"Please me! Well, I should say 'vraiment.' Come, Smiles, let's run away from all the world beside, and I'll show you my skill as a skipper."
Ethel sent a meaning glance in the direction of her father, but he was laughing; "'Skill as a skipper,' indeed, on such an evening as this! He would be an amateur, for certain, who couldn't steer with one arm free. Whew, there isn't a breath."
"There is going to be, and not many minutes from now. Unless I miss my guess we'll have a thunderstorm, and a west wind which will make short work of this humidity. There, feel that breeze? Ouch, you little devil, get off my foot. It may be large but it wasn't built for a kiddie-car racetrack."
The obstacle had caused an upset, and baby Don, more angry than hurt, to be sure, set up a howl and ran to Smiles' arms for comfort.
"You'll spoil that baby," growled his uncle. "Well, what do you say, are you coming?"
He stood up, and stretched his powerful frame in anticipation of the exercise that he loved.
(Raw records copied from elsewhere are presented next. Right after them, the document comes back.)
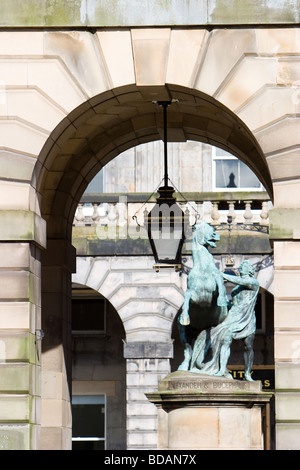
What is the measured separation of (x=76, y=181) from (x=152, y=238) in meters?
1.39

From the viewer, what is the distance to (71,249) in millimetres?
18703

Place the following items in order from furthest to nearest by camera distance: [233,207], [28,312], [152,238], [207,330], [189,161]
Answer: [189,161]
[233,207]
[152,238]
[207,330]
[28,312]

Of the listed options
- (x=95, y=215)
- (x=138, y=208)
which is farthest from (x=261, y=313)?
(x=95, y=215)

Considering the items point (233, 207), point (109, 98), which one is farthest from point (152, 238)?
point (233, 207)

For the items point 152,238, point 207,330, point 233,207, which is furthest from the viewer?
point 233,207

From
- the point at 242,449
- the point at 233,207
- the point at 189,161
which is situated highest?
the point at 189,161

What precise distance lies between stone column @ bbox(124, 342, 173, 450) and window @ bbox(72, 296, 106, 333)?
11.9 ft

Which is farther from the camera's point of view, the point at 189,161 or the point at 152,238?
the point at 189,161

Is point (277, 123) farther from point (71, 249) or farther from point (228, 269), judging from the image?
point (228, 269)

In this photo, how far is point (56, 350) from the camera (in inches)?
708

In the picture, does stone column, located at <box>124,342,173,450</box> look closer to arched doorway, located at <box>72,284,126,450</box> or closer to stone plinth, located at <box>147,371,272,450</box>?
arched doorway, located at <box>72,284,126,450</box>

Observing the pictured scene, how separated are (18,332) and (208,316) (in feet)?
8.60

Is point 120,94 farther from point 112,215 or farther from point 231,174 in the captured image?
point 231,174

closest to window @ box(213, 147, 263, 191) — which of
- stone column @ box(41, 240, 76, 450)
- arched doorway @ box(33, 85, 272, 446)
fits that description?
arched doorway @ box(33, 85, 272, 446)
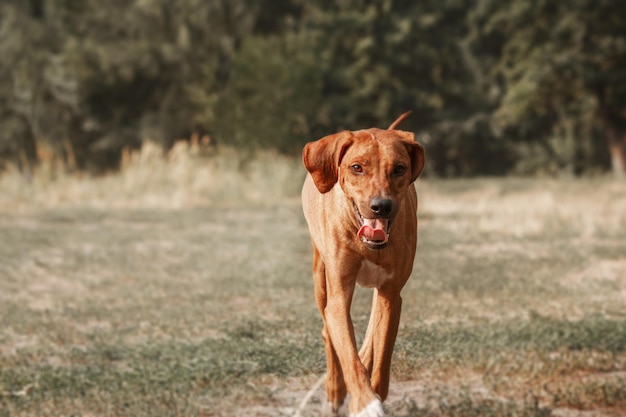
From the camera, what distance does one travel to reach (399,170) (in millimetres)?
3201

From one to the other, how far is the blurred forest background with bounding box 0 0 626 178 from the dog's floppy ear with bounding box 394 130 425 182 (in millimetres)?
24612

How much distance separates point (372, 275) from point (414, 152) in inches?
21.1

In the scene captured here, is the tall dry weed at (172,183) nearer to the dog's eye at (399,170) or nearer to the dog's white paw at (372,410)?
the dog's white paw at (372,410)

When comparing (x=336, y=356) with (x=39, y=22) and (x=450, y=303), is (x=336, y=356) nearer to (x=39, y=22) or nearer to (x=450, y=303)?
(x=450, y=303)

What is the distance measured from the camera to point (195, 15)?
31.4 m

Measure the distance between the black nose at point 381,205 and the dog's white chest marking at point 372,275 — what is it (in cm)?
45

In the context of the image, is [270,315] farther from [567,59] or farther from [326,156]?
[567,59]

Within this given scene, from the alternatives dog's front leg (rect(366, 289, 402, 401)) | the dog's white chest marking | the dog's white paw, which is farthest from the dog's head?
the dog's white paw

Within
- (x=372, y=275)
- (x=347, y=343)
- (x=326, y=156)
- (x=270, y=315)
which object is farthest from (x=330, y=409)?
(x=270, y=315)

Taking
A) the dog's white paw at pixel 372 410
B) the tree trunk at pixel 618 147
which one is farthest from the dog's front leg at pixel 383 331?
the tree trunk at pixel 618 147

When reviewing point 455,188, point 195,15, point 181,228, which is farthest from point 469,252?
point 195,15

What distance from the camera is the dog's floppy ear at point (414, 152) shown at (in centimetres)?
327

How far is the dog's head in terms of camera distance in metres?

"If you don't mind, Donald, I'd ... I'd rather not ... to-night," answered Rose.
"I'm afraid that you don't like the ocean; I rather thought that you wouldn't," he responded gently, for he had in mind the fact that both of her parents had met their death by drowning. The girl sat silently for a little while, with her eyes fixed upon the waters, here and there upon the surface of which had begun to appear shadowy streaks of varying tones, as though the Master Painter were deftly sweeping a mighty, invisible brush across the pictured surface. Interblending shades of soft green, gray and violet came and disappeared.
Without turning her head, she answered, pensively, "It is very, very beautiful and I love it—in a way. But I am afraid of it, too. Yes, I like the lordly mountains better, Don. To me there is always something sinister about the sea, even when it is in as peaceful a mood as this; storms come upon it so swiftly, and it has taken so many precious lives."
Donald laid an understanding hand upon her shoulder for a brief moment.